Büroda beni bekleyen ödevlerin üstesinden geliyorsam da, içten üzerime yüklerin altından kalkamıyorum. Yerine getirilmeyen her ödev de bir mutsuzluğa dönüşüp bundan böyle yakamı bırakmıyor.
Düşünce daima öndedir. Çok uzakları, şimdiki zamanda yaşayan bedenden çok daha uzağı görür.
Umudu ortadan kaldırmak, düşünceyi vücudun olduğu yere çekmektir. Oysa vücut çürümeye mahkûmdur.

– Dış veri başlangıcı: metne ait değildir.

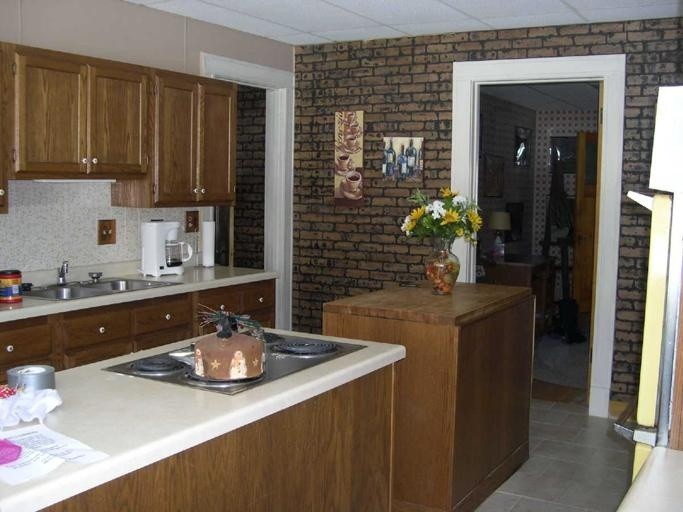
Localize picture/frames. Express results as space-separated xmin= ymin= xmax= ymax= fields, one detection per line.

Ailevi koşullar bir yana, yapıtlarımın ancak yavaş bir tempoyla yazılmasıdan ve kendilerine özgü karakterleridnen ötürü geçimimi edebiyatla sağlamam düşünülemez; kaldı ki, sağlık durumum ve karakterim, kendimi en fazla belirsiz bir yaşamın kucağına atmamı önlüyor. Bu yüzden, bir sigorta kurumunda çalışıyorum. Ne var ki, her iki uğraş birbiriyle bağdaşmıyor. Birindeki en küçük mutluluk, ötekinde büyük bir mutsuzluğa yol açıyor.